### [LESETEXT]
----------
Der Homosexuelle Diego Vieira Machado starb auf dem Campus der Staatsuniversität von Rio de Janeiro. Die halbnackte, verstümmelte Leiche des 29-jährigen Literaturstudenten aus Belém am Amazonas wurde im vergangenen Juli mit Folterspuren und Kopfverletzungen am Ufer der Guanabara-Bucht gefunden. "Er flüchtete vor der Homophobie, die bei uns im Norden weit verbreitet ist", erzählt sein Bruder Maycon in einem Vorort von Belém. "In Rio hoffte er, eine liberale Gesellschaft zu finden, die sein Schwulsein akzeptiert. Ausgerechnet dort wurde er deswegen brutal ermordet."
Machado ist nicht das einzige Opfer. Brasilien erlebt seit einigen Jahren eine Welle homophober Gewalt. Allein im Jahr 2015 wurden 318 Lesben, Schwule und Transgeschlechtliche wegen ihrer sexuellen Orientierung oder ihrer Geschlechtsidentität ermordet - alle 27 Stunden ein Mord. "Es ist zuletzt deutlich
schlimmer geworden", sagt Jandira Queiroz von Amnesty International in Brasilien. "Die Lage droht außer Kontrolle zu geraten."
Von Januar 2012 bis September 2016 sind 1.600 Homosexuelle und Transgeschlechtliche in Brasilien getötet worden, schätzt die Nichtregierungsorganisation "Grupo Gay da Bahia", die Zeitungsmeldungen ausgewertet hat. Sie ist die älteste und am besten organisierte Vereinigung von Lesben, Schwulen, Bisexuellen, Trans- und Intergeschlechtlichen (LGBTI) des Landes.
Die Opferzahl dürfte weit höher liegen, denn oft werden homophobe Morde von der Polizei nicht als solche registriert. Brasilien genießt das Image eines offenen und toleranten Landes. In São Paulo findet jedes Jahr die größte Schwulenparade der Welt statt, im Karneval wird Sexualität geradezu öffentlich zelebriert. Seit dem Ende der Militärdiktatur vor 30 Jahren hat das Parlament viele Gesetze verabschiedet, die das Leben der sexuellen Minderheiten verbesserten. Seit 1996 bietet das Land kostenlos Medikamente für HIV-Infizierte; schwule und lesbische Paare dürfen Kinder adoptieren; 2013 wurde die Homo-Ehe legalisiert. Doch hinter der liberalen Fassade schwelen Hass und Gewalt.
----------
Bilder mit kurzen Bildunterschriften
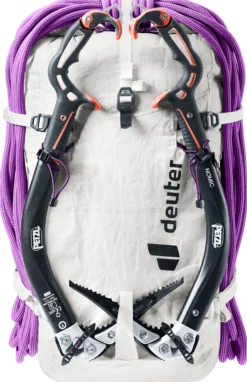 Guide Ultra 24 SL
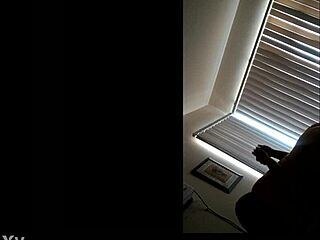 shooting vietnamese scenes in a neutral documentary style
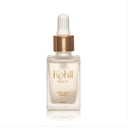 Oill Glam Blindado Kohll Beauty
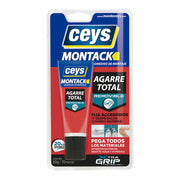 Adhésif de montage Ceys Montack Removable 507250 50 g
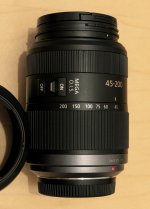 lumix2.jpg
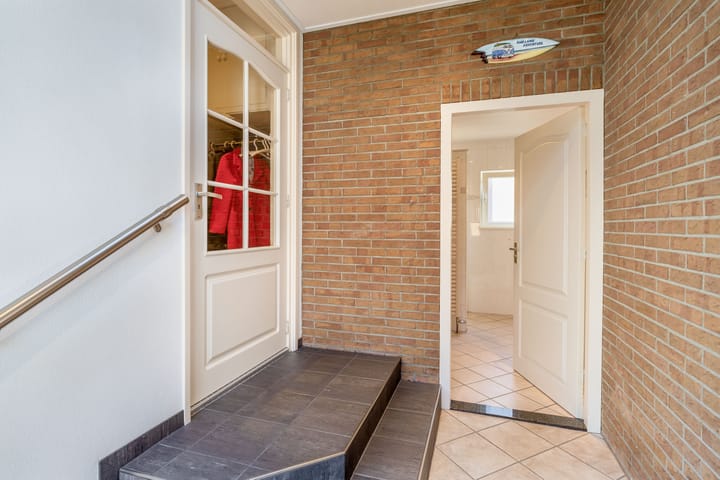 Foto 30 van Noordzijde 245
----------
### [ARBEITSAUFTRÄGE]
a. Beantworte diese Fragen zum Text über homophobe Gewalt in Brasilien:
(i) Wie alt war Diego Vieira Machado?
(ii) Wie viele Lesben, Schwule und Transgeschlechtliche wurden 2015 wegen ihrer sexuellen Orientierung oder Geschlechtsidentität ermordet?
(iii) In welchem Jahr wurde die Homo-Ehe legalisiert?
b. Gib aus dem Text über homophobe Gewalt in Brasilien die Stelle zwischen "Die Opferzahl dürfte" und "Hass und Gewalt." wortgetreu wieder, beide Stellen eingeschlossen.
c. Führe den Text über homophobe Gewalt in Brasilien nach seinem letzten Satz weiter.
Die Zeilen haben mit dem Text über homophobe Gewalt in Brasilien nichts zu tun.

### [ANTWORTEN IN REIHENFOLGE]
a.
(i) 29 Jahre
(ii) 318
(iii) 2013

b.
Die Opferzahl dürfte weit höher liegen, denn oft werden homophobe Morde von der Polizei nicht als solche registriert. Brasilien genießt das Image eines offenen und toleranten Landes. In São Paulo findet jedes Jahr die größte Schwulenparade der Welt statt, im Karneval wird Sexualität geradezu öffentlich zelebriert. Seit dem Ende der Militärdiktatur vor 30 Jahren hat das Parlament viele Gesetze verabschiedet, die das Leben der sexuellen Minderheiten verbesserten. Seit 1996 bietet das Land kostenlos Medikamente für HIV-Infizierte; schwule und lesbische Paare dürfen Kinder adoptieren; 2013 wurde die Homo-Ehe legalisiert. Doch hinter der liberalen Fassade schwelen Hass und Gewalt.

c.
"Ich bin schon oft zusammengeschlagen und vergewaltigt worden", sagt der Transvestit Natascha Carvalho. Er zeigt bei diesen Worten keinerlei Gefühlsregung, so als habe er sich an die Gewalt gewöhnt. Er lebt in São Jorge, einem Armenviertel von Manaus, in dem viele Drogenabhängige, Schwule und Transvestiten wohnen. Natascha brach früh die Schule ab, kann kaum schreiben. "Ich konnte keinen Job finden. Mir blieb nichts anderes übrig, als auf den Strich zu gehen."
Natascha hat blond gefärbte lange Haare und schlecht lackierte Fingernägel. Der Transvestit kennt viele, die homophober Gewalt zum Opfer fielen. Eine lesbische Freundin wurde von einer Gruppe Männer brutal vergewaltigt, die ihr eine Lektion erteilen und sie zu einer "richtigen" sexuellen Orientierung zwingen wollten. Ein schwuler Nachbar wurde mit 55 Messerstichen ermordet - dabei war er schon nach dem dritten tot. Natascha will weg: "Wenn ich genug Geld gespart habe, gehe ich nach São Paulo", sagt der Transvestit. "Ich kenne dort einen Mann, bei dem ich wohnen kann."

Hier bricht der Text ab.